There is a word going around, responsive, and I want to say up front that it does not frighten me. It intrigues me. It is a challenge, and I have always liked challenges.
But underneath the excitement there is a weight I feel keenly, which is the responsibility to encompass every device. Any and every one of them. When someone reaches your work on a device you never imagined and meets an awkward, broken version of it, that lands on you. You spent months making it beautiful, and they found the one version that was not.
The trouble is that you cannot please every device, and trying to becomes a kind of mundane bookkeeping. A caveat here for this width. An exception there for that browser. I keep thinking there must be an easier way than this.

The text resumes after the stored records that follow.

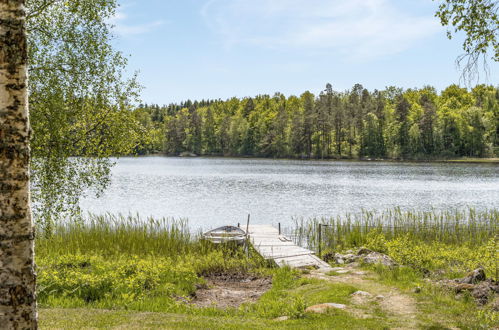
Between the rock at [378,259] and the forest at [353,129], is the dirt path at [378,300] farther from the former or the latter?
the forest at [353,129]

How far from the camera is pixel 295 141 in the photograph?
11725cm

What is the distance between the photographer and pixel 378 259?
12.7 metres

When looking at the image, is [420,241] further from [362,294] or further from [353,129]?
[353,129]

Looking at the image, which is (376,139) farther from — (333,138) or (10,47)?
(10,47)

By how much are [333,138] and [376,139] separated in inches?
547

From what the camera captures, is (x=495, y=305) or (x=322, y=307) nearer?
(x=495, y=305)

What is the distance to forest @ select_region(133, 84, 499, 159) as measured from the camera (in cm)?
9994

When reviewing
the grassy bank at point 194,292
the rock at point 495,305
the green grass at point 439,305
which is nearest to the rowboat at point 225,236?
the grassy bank at point 194,292

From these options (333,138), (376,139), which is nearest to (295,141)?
(333,138)

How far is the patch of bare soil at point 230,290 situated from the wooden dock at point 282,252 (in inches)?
60.6

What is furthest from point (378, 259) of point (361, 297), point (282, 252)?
point (361, 297)

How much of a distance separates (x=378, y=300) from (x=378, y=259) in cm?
413

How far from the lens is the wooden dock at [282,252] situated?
13242 mm

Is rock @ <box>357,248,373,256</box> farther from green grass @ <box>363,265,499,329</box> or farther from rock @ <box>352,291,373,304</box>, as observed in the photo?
rock @ <box>352,291,373,304</box>
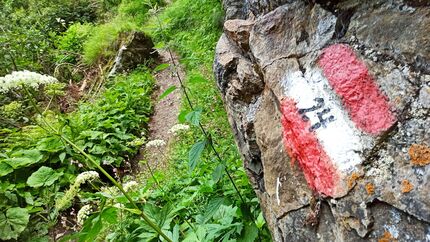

In the beginning there was the World Wide Web Consortium, and for a long time the standards they set did a great deal of good. I only wish more people had followed them. Internet Explorer reads a thing one way, Gecko reads it another, Safari reads it a third, and each is fairly sure it is right.
Different browsers, different engines, different sizes, different rules. Add them all together and building honestly for the web in this moment feels like sitting in a room where no one quite agrees on what a sentence means.
And yet I would rather have this problem than the old one. The old problem was that the web only worked in one place. This one is that it works everywhere, badly, and that is a far better problem to be given. I just wish it were easier, and I expect I will keep wishing that for years.